Stated goal: In the passage on corporate security threats below, what risk does sharing discovered malware with fellow web users carry?

Some IT departments will share any malware they find with fellow web users in an attempt to identify the threat before responding. However, this risks alerting attackers who are monitoring activity and can now figure out how to respond, in order to maintain their stranglehold on corporate systems.
If an organisation allows the attack to continue, without taking action and issuing any alerts, it can work to establish the extent of the attack and how best to cut it off at source.
What can be done long-term?
Once the incident is under control, the next step is to plan how to address the likely longer-term impact on the business. The legal and reputational risks are prominent and can even threaten the viability of the business. Reputational damage may have a knock-on effect beyond affecting sales or customer loyalty into other areas, such as recruiting good employees.
Even organisations who are taking the APT threat seriously may not be doing so in the most effective way. Often new security efforts result in multiple layers of security on some parts of the system and inadequate security elsewhere. Security standards can be a useful starting point to make sure that all bases have been covered but there is a danger that organisations will fall victim to security standard checklist syndrome, where they address the demands of the standard, without applying it their particular set-up.
There needs to be a holistic view to addressing such threats, backed by individuals tasked with planning security specific to an organisation and establishing the costs of mitigating risk. One thing is certain – there is no such thing as a one-size-fits-all approach to APTs.

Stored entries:
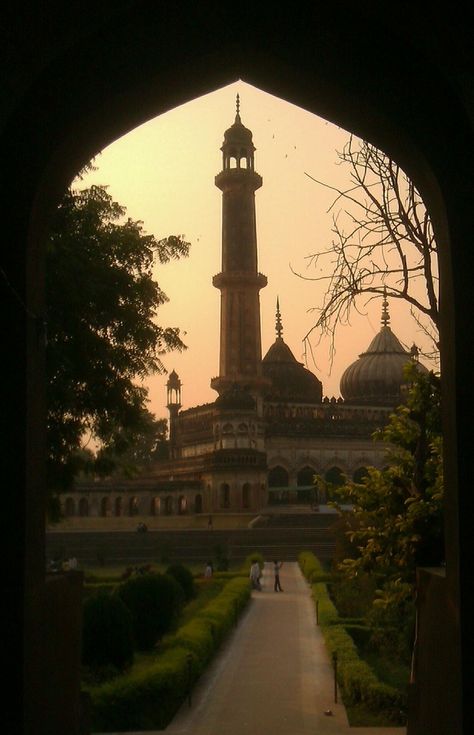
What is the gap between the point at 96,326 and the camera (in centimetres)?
991

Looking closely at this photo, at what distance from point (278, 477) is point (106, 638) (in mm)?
32911

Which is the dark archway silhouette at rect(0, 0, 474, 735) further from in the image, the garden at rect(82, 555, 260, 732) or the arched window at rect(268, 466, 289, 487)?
the arched window at rect(268, 466, 289, 487)

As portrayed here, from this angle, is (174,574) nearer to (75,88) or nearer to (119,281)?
(119,281)

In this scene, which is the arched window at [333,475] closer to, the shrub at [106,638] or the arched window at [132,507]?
the arched window at [132,507]

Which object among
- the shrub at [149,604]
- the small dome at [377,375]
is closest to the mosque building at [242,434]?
the small dome at [377,375]

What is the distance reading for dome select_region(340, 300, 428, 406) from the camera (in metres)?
49.3

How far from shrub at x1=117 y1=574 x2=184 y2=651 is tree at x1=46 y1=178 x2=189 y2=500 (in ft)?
8.51

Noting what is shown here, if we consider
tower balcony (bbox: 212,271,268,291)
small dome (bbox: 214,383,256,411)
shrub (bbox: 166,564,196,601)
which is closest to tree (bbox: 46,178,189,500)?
shrub (bbox: 166,564,196,601)

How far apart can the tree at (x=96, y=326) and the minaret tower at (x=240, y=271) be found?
3164 cm

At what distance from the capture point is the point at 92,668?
1030cm

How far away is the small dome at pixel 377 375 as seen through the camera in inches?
1943

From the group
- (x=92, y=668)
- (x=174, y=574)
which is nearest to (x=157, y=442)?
(x=174, y=574)

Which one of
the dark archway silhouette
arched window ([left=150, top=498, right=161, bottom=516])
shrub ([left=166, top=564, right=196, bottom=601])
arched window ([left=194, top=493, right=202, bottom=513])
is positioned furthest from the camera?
arched window ([left=150, top=498, right=161, bottom=516])

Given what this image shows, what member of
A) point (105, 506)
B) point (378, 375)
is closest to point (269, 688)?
point (105, 506)
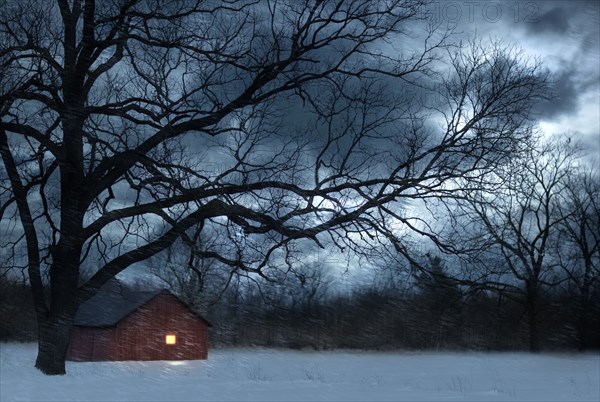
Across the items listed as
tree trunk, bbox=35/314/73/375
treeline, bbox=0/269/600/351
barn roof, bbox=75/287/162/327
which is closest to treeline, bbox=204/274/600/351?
treeline, bbox=0/269/600/351

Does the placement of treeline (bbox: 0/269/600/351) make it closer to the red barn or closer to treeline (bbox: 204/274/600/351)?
treeline (bbox: 204/274/600/351)

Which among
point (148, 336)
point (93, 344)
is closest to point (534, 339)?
point (148, 336)

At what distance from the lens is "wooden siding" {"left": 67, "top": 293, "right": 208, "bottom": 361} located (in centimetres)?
3925

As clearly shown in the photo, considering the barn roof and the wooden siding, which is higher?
the barn roof

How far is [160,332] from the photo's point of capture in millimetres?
40906

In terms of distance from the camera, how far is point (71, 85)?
1727cm

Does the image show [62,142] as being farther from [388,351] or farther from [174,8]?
[388,351]

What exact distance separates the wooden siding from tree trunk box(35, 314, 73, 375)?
22.5m

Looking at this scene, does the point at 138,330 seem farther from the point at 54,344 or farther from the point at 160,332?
the point at 54,344

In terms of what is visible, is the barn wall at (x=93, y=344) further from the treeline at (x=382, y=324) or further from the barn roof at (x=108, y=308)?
the treeline at (x=382, y=324)

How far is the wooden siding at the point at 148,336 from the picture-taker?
39.2 meters

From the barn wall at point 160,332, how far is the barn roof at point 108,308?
0.44 m

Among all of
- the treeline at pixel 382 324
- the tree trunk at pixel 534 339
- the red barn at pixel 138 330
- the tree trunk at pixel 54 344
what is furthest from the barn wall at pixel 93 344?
the tree trunk at pixel 534 339

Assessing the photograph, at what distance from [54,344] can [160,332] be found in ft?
80.3
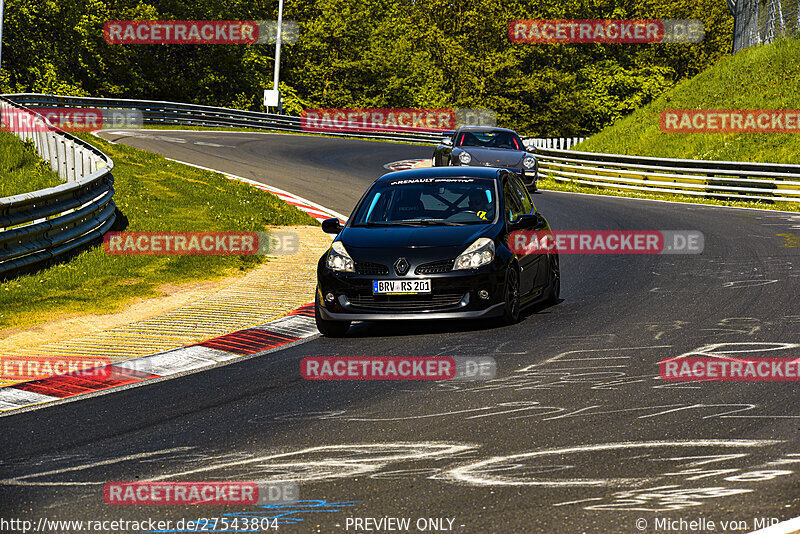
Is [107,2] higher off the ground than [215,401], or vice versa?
[107,2]

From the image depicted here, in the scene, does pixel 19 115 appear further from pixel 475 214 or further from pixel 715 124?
pixel 715 124

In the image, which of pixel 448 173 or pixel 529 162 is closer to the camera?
pixel 448 173

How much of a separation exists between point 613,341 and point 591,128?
229 ft

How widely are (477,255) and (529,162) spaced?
623 inches

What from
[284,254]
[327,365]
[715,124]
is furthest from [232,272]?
[715,124]


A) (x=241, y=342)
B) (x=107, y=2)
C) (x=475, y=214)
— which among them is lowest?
(x=241, y=342)

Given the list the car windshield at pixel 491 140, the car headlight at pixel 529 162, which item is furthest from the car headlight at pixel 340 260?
the car windshield at pixel 491 140

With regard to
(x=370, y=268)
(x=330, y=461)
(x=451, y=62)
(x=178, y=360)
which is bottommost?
(x=178, y=360)

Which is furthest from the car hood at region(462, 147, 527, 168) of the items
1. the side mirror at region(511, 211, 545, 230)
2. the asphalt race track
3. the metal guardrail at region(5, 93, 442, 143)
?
the metal guardrail at region(5, 93, 442, 143)

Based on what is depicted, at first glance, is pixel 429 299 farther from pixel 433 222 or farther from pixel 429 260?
pixel 433 222

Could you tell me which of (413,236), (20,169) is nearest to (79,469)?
(413,236)

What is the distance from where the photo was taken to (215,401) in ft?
26.2

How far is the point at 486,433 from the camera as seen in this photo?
6801 millimetres

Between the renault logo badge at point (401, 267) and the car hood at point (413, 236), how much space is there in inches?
8.7
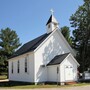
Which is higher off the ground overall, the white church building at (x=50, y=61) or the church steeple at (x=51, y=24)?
the church steeple at (x=51, y=24)

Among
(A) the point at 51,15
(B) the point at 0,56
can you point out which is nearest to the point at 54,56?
(A) the point at 51,15

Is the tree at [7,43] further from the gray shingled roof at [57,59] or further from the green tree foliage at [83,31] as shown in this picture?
the gray shingled roof at [57,59]

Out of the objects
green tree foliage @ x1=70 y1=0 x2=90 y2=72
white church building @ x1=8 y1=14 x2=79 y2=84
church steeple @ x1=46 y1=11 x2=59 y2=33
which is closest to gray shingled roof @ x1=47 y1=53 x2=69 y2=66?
white church building @ x1=8 y1=14 x2=79 y2=84

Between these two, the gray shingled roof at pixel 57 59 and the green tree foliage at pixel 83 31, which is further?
the green tree foliage at pixel 83 31

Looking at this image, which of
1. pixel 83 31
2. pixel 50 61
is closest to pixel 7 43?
pixel 83 31

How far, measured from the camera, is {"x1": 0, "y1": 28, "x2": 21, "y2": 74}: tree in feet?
226

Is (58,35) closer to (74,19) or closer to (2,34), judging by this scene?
(74,19)

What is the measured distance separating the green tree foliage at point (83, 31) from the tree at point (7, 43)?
1284 inches

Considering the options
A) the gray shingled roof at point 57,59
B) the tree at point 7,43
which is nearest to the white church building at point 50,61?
the gray shingled roof at point 57,59

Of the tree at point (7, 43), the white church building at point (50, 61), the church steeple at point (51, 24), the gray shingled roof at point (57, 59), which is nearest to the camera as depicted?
the gray shingled roof at point (57, 59)

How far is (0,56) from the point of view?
68.6 m

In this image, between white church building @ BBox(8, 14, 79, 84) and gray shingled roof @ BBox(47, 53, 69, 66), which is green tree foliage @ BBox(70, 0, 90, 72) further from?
gray shingled roof @ BBox(47, 53, 69, 66)

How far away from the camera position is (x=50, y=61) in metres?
33.9

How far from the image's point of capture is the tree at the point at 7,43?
226ft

Task output: Sharing discovered malware risks alerting attackers who are monitoring activity, who can then work out how to respond and keep their stranglehold on corporate systems.